Information supplied ::
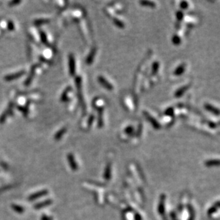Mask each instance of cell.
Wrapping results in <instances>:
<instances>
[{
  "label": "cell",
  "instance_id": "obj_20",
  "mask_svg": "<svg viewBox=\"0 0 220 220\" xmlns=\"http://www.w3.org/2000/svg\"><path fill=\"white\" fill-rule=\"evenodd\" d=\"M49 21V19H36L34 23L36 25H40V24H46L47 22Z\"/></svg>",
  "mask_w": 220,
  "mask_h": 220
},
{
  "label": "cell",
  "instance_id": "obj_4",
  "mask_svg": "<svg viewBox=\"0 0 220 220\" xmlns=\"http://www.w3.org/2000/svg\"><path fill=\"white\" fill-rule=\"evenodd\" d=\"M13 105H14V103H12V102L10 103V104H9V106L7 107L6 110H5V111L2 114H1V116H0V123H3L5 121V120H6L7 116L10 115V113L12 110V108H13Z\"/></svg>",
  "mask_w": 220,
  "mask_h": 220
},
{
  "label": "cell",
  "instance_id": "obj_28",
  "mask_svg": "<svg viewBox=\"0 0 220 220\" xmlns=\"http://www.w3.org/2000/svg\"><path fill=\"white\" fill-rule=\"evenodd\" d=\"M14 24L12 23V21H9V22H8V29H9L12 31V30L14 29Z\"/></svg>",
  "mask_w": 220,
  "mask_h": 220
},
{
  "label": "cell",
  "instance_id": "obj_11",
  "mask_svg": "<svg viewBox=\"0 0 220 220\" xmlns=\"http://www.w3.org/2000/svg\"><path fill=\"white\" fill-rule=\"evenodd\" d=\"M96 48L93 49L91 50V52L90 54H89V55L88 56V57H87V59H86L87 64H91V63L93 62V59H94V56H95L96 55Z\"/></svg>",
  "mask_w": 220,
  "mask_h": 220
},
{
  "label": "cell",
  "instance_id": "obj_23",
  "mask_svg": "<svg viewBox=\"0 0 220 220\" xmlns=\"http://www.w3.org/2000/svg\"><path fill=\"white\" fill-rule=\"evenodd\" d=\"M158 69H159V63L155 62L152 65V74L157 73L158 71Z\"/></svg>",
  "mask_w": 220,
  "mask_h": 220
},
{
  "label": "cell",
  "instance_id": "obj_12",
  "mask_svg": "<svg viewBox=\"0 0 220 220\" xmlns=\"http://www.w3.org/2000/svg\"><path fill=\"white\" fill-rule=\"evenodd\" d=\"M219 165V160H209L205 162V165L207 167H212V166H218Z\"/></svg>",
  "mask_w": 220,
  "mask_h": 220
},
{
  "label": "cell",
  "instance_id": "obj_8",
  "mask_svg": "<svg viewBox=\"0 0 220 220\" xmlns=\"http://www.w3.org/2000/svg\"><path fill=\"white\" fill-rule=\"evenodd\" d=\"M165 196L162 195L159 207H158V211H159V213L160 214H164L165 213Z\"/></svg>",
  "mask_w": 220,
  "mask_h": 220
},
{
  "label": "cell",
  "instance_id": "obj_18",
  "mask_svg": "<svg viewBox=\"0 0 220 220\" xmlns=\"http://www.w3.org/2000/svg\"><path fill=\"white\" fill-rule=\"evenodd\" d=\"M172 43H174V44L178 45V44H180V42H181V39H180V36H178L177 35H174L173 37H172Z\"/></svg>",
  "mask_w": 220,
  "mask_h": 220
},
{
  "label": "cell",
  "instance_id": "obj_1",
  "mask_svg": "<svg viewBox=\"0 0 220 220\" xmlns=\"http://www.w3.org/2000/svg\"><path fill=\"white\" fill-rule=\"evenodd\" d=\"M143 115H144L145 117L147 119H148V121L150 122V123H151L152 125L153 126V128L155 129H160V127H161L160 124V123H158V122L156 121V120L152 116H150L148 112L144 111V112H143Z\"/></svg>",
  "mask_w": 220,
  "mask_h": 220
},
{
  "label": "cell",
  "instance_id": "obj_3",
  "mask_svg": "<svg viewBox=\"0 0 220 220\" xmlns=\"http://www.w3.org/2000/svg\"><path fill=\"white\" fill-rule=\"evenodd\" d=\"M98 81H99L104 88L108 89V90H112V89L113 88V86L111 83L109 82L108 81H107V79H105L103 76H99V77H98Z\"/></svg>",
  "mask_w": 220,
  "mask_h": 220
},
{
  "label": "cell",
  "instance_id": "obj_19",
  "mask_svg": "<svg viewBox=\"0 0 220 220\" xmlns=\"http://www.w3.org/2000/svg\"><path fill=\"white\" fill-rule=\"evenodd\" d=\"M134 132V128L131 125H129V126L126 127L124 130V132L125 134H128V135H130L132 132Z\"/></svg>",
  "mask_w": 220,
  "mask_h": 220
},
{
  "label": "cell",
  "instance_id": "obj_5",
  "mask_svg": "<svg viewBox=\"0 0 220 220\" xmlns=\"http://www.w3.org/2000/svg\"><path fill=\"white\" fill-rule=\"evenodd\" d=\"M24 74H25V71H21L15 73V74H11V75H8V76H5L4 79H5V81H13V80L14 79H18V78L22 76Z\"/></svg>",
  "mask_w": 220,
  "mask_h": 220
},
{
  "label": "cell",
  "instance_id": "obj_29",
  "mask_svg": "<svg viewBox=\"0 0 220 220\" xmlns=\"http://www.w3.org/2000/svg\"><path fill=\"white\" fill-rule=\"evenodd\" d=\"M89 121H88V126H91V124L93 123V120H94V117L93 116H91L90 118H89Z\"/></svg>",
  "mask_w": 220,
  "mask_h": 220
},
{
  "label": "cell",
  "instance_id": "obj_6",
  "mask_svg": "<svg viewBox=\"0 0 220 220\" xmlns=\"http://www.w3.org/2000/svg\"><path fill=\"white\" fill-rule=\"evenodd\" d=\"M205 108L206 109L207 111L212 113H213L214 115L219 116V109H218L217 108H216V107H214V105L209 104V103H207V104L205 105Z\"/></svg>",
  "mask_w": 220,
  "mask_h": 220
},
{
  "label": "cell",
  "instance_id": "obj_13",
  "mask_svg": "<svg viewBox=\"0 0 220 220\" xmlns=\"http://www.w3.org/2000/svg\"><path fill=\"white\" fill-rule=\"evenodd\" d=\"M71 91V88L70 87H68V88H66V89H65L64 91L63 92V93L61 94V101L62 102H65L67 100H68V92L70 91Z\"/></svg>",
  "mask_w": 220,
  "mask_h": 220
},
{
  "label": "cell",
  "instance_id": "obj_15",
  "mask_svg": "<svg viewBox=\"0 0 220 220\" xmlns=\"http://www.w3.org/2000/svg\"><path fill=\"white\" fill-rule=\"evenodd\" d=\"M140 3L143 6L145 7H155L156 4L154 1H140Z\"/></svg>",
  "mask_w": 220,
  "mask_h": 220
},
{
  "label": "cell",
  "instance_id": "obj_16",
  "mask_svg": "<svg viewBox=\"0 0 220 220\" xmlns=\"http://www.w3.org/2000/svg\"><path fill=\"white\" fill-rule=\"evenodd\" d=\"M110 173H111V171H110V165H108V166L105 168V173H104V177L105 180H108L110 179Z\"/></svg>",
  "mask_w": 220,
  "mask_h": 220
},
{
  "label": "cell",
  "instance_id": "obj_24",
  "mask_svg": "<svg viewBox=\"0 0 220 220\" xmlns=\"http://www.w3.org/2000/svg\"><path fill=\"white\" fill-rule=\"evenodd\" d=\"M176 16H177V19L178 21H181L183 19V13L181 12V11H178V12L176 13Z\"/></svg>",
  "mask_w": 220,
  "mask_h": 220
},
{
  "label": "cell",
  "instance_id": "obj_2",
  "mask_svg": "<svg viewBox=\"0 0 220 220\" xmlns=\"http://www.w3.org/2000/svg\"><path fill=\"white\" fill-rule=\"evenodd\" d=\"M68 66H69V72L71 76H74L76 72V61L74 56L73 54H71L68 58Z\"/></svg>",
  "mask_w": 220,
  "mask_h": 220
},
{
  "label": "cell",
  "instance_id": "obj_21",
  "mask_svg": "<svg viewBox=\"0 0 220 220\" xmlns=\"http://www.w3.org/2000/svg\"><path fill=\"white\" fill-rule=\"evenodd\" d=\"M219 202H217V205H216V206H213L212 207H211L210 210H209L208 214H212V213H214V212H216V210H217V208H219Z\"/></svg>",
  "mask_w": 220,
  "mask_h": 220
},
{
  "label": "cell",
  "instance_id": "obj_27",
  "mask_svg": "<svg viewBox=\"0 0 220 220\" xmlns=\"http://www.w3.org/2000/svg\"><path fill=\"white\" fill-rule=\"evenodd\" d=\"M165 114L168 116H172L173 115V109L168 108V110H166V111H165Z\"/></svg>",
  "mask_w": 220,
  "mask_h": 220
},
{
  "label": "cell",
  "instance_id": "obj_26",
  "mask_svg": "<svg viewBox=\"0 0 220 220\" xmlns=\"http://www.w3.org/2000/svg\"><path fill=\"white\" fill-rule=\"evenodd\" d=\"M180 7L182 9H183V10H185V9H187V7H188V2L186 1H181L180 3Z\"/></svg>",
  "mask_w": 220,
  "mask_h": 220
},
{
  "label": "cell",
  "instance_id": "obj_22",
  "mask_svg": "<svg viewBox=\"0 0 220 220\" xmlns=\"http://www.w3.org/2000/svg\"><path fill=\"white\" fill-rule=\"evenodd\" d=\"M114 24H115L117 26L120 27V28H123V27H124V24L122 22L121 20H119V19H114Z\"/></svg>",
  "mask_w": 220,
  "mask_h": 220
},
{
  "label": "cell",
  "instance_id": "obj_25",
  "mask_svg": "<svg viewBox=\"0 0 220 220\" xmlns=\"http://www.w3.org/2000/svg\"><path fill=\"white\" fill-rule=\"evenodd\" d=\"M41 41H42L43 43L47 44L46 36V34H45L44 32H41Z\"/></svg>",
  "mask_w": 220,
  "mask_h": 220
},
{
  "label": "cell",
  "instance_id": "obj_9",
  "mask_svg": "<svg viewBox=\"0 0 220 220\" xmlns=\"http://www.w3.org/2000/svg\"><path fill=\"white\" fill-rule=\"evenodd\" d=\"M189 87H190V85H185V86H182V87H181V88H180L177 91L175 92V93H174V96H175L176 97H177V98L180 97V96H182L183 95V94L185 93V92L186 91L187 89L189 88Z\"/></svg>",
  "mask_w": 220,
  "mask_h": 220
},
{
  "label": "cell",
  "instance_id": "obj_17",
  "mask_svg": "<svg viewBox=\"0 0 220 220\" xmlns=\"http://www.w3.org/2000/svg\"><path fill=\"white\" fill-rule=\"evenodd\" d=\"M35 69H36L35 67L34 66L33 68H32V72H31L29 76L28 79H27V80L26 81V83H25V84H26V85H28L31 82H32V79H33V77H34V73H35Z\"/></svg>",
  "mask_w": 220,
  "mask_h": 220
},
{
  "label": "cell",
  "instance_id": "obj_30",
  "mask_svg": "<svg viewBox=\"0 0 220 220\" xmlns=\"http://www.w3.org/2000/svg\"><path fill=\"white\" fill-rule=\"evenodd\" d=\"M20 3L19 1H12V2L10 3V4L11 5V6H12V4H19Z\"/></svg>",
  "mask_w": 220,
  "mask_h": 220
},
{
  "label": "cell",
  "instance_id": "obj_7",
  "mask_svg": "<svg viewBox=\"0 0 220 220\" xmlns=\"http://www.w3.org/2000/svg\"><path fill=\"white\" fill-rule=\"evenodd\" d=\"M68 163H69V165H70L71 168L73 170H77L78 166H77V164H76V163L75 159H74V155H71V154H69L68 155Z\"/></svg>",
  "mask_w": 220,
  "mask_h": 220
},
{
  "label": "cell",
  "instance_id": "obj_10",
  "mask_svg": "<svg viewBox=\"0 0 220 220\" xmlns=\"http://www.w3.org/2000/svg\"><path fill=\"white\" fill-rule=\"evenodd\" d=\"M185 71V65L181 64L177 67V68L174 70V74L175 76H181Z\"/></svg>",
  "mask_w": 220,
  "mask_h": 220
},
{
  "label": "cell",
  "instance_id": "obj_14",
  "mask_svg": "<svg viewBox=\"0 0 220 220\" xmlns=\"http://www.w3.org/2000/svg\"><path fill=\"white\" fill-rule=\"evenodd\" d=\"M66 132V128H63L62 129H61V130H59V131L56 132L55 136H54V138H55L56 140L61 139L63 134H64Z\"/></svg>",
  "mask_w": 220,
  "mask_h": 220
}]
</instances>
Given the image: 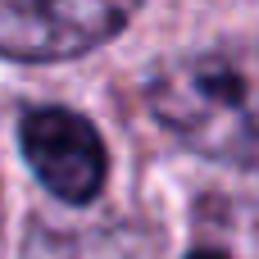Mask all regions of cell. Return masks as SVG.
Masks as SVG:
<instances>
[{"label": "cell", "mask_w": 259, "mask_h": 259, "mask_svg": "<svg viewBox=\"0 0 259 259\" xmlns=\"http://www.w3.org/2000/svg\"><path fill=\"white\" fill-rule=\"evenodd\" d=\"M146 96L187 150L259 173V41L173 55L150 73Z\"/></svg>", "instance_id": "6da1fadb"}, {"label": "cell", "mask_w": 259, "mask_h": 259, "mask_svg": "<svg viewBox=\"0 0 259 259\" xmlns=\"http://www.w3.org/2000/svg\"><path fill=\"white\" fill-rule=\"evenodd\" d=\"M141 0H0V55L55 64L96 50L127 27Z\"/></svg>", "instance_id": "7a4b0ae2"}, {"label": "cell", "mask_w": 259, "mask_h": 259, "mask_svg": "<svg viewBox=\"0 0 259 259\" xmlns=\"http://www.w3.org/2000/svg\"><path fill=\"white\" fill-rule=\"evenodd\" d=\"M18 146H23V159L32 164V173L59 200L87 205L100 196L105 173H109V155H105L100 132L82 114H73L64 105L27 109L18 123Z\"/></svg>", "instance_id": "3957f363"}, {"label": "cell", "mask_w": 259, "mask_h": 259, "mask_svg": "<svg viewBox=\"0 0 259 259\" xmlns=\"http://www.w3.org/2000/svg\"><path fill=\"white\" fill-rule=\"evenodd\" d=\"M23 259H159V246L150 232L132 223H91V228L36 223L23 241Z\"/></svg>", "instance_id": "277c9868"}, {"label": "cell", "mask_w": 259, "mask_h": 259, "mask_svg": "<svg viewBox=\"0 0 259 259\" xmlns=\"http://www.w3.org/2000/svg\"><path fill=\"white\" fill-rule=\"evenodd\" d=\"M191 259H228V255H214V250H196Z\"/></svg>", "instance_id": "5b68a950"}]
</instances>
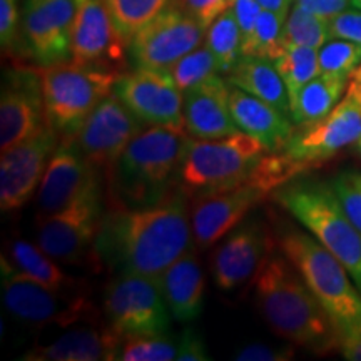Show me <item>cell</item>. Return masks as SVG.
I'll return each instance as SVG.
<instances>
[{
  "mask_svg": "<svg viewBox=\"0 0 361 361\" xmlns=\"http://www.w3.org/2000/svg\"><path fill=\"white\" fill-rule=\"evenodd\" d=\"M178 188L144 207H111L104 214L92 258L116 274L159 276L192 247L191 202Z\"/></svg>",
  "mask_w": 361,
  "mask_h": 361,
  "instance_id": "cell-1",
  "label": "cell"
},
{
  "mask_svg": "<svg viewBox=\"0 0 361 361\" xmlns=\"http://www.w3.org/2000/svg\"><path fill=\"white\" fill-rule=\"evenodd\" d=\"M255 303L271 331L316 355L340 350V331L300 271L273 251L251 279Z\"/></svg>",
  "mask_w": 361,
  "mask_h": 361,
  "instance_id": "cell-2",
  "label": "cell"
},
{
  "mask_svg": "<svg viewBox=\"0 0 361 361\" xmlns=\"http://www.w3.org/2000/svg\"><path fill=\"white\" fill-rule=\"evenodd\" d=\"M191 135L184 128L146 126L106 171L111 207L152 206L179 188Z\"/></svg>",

Exercise details :: Copy the entries word for word, starting at the very beginning and ending with the line that contains "24L12 23V21H9V22H8V29H9L12 31V30L14", including both the first line and that line. Leave the pictures out of your copy.

Result for this exercise ::
Mask each instance of cell.
Wrapping results in <instances>:
<instances>
[{
  "label": "cell",
  "instance_id": "obj_20",
  "mask_svg": "<svg viewBox=\"0 0 220 220\" xmlns=\"http://www.w3.org/2000/svg\"><path fill=\"white\" fill-rule=\"evenodd\" d=\"M49 21V19H36L34 23L36 25H40V24H46L47 22Z\"/></svg>",
  "mask_w": 220,
  "mask_h": 220
},
{
  "label": "cell",
  "instance_id": "obj_4",
  "mask_svg": "<svg viewBox=\"0 0 220 220\" xmlns=\"http://www.w3.org/2000/svg\"><path fill=\"white\" fill-rule=\"evenodd\" d=\"M13 105H14V103H12V102L10 103V104H9V106L7 107L6 110H5V111L2 114H1V116H0V123H3L5 121V120H6L7 116L10 115V113L12 110V108H13Z\"/></svg>",
  "mask_w": 220,
  "mask_h": 220
},
{
  "label": "cell",
  "instance_id": "obj_28",
  "mask_svg": "<svg viewBox=\"0 0 220 220\" xmlns=\"http://www.w3.org/2000/svg\"><path fill=\"white\" fill-rule=\"evenodd\" d=\"M14 24L12 23V21H9V22H8V29H9L12 31V30L14 29Z\"/></svg>",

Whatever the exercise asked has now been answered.